15.3.3 The WEKA Wrapper

The PR provides a wrapper for the WEKA ML Library (http://www.cs.waikato.ac.nz/ml/weka/) in the form of the gate.creole.ml.weka.Wrapper class.

Options for the WEKA Wrapper

The WEKA wrapper accepts the following options:

CLASSIFIER: the class name for the classifier to be used.
CLASSIFIER-OPTIONS: the options string as required for the classifier.
CONFIDENCE-THRESHOLD: a double value. If the classifier can provide a probability distribution rather than a simple classification then all possible classifications that have a probability value larger or equal to the confidence threshold will be considered.
DATASET-FILE: location of the weka arff file. This item is not mandatory, it is possible to specify the file using the saving option on the GUI.

Training an ML Model with the WEKA Wrapper

The Machine Learning PR has a Boolean runtime parameter named ”training”. When the value of this parameter is set to true, the PR will collect a dataset of instances from the documents on which it is run. If the classifier used is an updatable classifier then the ML model will be built while collecting the dataset. If the selected classifier is not updatable, then the model will be built the first time a classification is attempted.

######

What you have to do = Print the passage of the WEKA wrapper text that opens with the words "Options for the" and closes with "on the GUI.", copying it word for word.

######

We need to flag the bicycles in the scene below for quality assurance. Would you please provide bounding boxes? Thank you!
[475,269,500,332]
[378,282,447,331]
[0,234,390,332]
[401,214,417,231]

######

Output below =
Options for the WEKA Wrapper

The WEKA wrapper accepts the following options:

CLASSIFIER: the class name for the classifier to be used.
CLASSIFIER-OPTIONS: the options string as required for the classifier.
CONFIDENCE-THRESHOLD: a double value. If the classifier can provide a probability distribution rather than a simple classification then all possible classifications that have a probability value larger or equal to the confidence threshold will be considered.
DATASET-FILE: location of the weka arff file. This item is not mandatory, it is possible to specify the file using the saving option on the GUI.